To be clear, this spending is real, it is happening now and it is already affecting the real economy. As long as there is abundant capital that is willing to invest in physical infrastructure, it is nearly certain that we are going to see profound impacts on the economy. What is far less certain is exactly how long capital will stay cheap and plentiful, and whether the returns on that capital will justify the investment. The uptick in creative and leveraged financing structures to support the rapid expansion may be the first sign of reticence from investors. No one has summarized the recent deal delirium better than JP Morgan’s Michael Cembalest, who observed that:
“Oracle’s stock jumped by 25% after being promised $60 billion a year from OpenAI, an amount of money OpenAI doesn’t earn yet, to provide cloud computing facilities that Oracle hasn’t built yet, and which will require 4.5 gigawatts of power (the equivalent of 2.25 Hoover Dams or four nuclear plants).”2
While every cycle differs, past investment booms ranging from railroads to energy to internet infrastructure provide insights into how the current cycle may unfold. First, overinvestment tends to create excess capacity. Second, competition typically intensifies as entrants crowd into similar opportunities.

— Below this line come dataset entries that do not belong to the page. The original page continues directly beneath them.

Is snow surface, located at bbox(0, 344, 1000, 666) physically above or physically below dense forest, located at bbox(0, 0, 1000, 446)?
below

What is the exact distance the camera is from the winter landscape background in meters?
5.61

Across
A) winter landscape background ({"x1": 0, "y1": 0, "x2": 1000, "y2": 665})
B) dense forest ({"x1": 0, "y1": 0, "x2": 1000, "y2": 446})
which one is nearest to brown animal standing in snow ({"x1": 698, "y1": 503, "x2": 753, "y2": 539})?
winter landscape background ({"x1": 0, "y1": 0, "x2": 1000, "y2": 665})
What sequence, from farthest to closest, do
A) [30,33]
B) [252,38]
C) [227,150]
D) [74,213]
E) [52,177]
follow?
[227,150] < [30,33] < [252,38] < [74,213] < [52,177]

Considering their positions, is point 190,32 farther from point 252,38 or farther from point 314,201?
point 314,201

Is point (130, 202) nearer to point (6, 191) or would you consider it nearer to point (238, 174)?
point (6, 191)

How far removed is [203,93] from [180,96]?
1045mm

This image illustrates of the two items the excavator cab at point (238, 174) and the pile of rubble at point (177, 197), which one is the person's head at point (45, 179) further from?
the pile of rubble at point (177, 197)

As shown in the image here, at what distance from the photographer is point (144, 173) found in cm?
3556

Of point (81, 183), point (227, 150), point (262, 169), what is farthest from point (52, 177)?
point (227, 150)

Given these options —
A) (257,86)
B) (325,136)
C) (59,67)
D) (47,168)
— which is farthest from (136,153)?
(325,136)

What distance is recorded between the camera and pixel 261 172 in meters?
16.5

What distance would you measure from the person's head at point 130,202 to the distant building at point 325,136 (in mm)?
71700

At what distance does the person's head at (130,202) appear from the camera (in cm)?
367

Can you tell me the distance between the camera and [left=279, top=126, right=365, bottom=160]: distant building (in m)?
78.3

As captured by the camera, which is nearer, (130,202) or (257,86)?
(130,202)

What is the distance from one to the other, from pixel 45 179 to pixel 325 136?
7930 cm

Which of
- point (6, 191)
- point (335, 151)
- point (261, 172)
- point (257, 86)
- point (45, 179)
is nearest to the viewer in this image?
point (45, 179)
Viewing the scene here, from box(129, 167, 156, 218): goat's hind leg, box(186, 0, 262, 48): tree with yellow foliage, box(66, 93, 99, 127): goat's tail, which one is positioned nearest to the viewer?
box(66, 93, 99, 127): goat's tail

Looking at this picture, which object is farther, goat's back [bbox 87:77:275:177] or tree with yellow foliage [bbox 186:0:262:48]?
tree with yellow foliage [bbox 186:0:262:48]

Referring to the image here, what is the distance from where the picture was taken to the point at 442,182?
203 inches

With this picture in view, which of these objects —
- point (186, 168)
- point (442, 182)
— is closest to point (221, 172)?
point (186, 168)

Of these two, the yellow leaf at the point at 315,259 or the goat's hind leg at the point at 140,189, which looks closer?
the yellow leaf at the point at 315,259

Taken together, these factors can weigh heavily on near-term returns on capital and on the ultimate return investors hope to realize from the surge in capital spending. That doesn’t mean that all the investment will be wasted. Rather, it underscores the need for prudence in the prices we are willing to pay for these businesses. We are bullish on AI’s long-term potential, but the path to progress typically involves one or possibly even two major downturns along the way. If that pattern holds, it would meaningfully dilute the rosy return scenarios priced in at the top of the market.
Perhaps we’ve buried the lead, but as you may have gathered by now, we have limited exposure to AI infrastructure beneficiaries in our Large Cap and Large Cap Concentrated portfolios. That is an intentional decision we’ve made to ensure we don’t expose our clients’ capital to the inherent risks that accompany this very difficult-to-predict spending cycle. We’ve owned many of these businesses in the past and would gladly own them again when growth is reasonably priced, and the shares trade below our estimate of intrinsic value.
In the meantime, we have 1,000 companies in our universe whose fundamentals we are studying carefully. We are finding some companies, like Colgate, that we believe are capable of delivering double-digit total returns3 without a change in their earnings multiple. If we can populate the portfolio with companies delivering these sorts of results, it will be well positioned to succeed over the long run. We are committed to staying true to our investment philosophy; that said, we are open-minded enough to acknowledge that if we are wrong about the fundamentals of this AI capex cycle, we are willing to change our minds when the facts change. In the meantime, while others are joining the crowd and standing on their tiptoes, we’re choosing to seek out a better vantage point with a clearer view. Our job as owners is to fund growth only when incremental return on invested capital comfortably exceeds the cost of capital. Revenue growth without that spread is activity, not value creation.